O ile więc rozumiem, że akcja ta wyrasta ze słusznych pobudek, to faktem jednak pozostaje, że opiera się o błędne założenie, że rodzina jest instytucją państwową i że do jej funkcjonowania potrzebne są ustawy, łaskawa opieka i ochrona rządu. Jest to tym samym  przyzwolenie na dalsze mieszanie się państwa do naszych spraw intymnych. I dlatego tej petycji nie podpiszę.

__________
Z konkursu niestety odpadłem. Do finału zabrakło mi stu punktów. Ale też trudno się dziwić - to był etap demokratyczny - tu liczyła się ilość, a nie jakość. Wierzę, że w etapie jurorskim miałbym większą szansę. Dostałem kopę głosów i za każdego z tych SMSów dziękuję. To co nie trafi do MinFinu zostanie przekazane na obozy dla dzieci. Dziękuję też za słowa poparcia. Innym plusem jest to, że zanotowałem zwiększone zainteresowanie moim blogiem, również troli, ale staropolskie przysłowie mówi, że jeżeli trole zaczynają wchodzić na blog, to znaczy, że się boją.

7 komentarzy:

  1. W kwestii pryncypialnej zgadzam się z Tobą Staszku w całej rozciągłości. Państwo nie może dyktować obywatelom jaką umowę mogą między sobą zawrzeć, a jakiej nie.

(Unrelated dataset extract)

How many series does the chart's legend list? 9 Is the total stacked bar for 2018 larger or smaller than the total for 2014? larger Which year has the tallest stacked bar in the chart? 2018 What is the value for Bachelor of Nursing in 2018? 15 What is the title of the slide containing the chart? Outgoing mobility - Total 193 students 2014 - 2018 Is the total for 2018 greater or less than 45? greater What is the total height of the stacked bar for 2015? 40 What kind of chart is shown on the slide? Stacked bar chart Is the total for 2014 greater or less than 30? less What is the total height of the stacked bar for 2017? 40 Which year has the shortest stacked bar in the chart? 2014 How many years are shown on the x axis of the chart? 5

    Jednak w dzisiejszym ustroju chodzi tylko o dwie rzeczy:
    1) Zapobiec realizacji "polityki małych kroków" wiodącej w konsekwencji do przyzwolenie na adopcję dzieci przez sodomitów.
    2) Nie pozwolić, by media mogły z czystym sumieniem twierdzić, że jest w Polsce społeczne przyzwolenie na zrównanie rangi związku pary homosiów z małżeństwem sakramentalnym - i mam tu na myśli czysto propagandowy skutek.

    Dlatego choć szanuję Twoją ortodoksyjną decyzję sam będę popierał podobne inicjatywy tak długo, jak długo będziemy żyli w "demokratycznym państwie prawa" co to ma "realizować politykę sprawiedliwości społecznej".

    OdpowiedzUsuń
  2. "Nie będę domagał się równouprawnienia, bo to nie jest ich sprawa, mnie nie dotyczy i nie chcę z nimi mieć nic wspólnego"
    Mylisz się Staszku. To wprawdzie czeski błąd, ale zawsze!

    Co do reszty, zgadzam się w zupełności.
    Glassius

    OdpowiedzUsuń
    Odpowiedzi
    1. Pardón! Już poprawiłem. Dziękuję za zwrócenie uwagi.

      Usuń
  3. Witam serdecznie czcigodnego Staszka.
    Oczywiście masz racje pisząc, że "nie ma za co". Przecież ta cała hucpa obliczona była tylko na przykrycie palących problemów. Dowodem na to są słowa min. Gowina, który z mównicy sejmowej, stwierdził wprost niezgodność ustawy z art.8 i art.18 konstytucji. Ustawa poległaby w trybunale i tyle. Tusk jest wkurzony bo mu dobrą przykrywkę na wiele tygodni uwalili.

    OdpowiedzUsuń
  4. A ja już myślalem, że moje poglądy na te sprawy są zupełnie pojednyncze.

    OdpowiedzUsuń
  5. Zgadzam sie tu ze Staszkiem calkowicie. To w ogole nie moja sprawa z punktu widzenia moralnosci, etyki, prawa i filozofii itd. Po prostu panstwo nie powinno sie w to mieszac i cala kwestia (problem) zniknie sama.

    @Tsyrawe, bynajmniej nie jestes sam z takimi pogladami. Argumentacja prowadzaca do tego wniosku jest tak banalna ze mozna przekonac prawie kazdego.
    Jest tylko jeden maly problem, ktory juz zostal opisany przez szanownego Staszka w jednym z poprzednich artykulow z poniedziałek, 3 września 2012 "Prostacy nie lubią prostych rozwiązań".
    Y

    OdpowiedzUsuń
  6. Zresztą: tak już było. Jedni zawierali ślub w kościele, inni w synagodze, jeszze inni w zborze, był tego zapis i świadkowie wpisani w księdze tegoż przybytku. Państwo nie prowadziło żadnej dokumentacji w tej sprawie.

    Jeśli przyszło co do czego, np. sprawa spadkowa, to sąd opierał się na zeznaniach świadków czy też dokumentach niepaństwowych, o ile istniały.

    Co prawda obyczajowość była wtedy inna i dzisiejsze wynalazki homo-niewiadomo nie były akceptowane w społeczności; ale mimo zmiany obyczajowości dawna zasada prawna równie dobrze do nowej sytuacji pasuje. Ba, nawet religijna wolność jest większa - czy pastafarianie założyli już oficjalnie swój "kościół"? nie śledzę wieści zbyt dokładnie.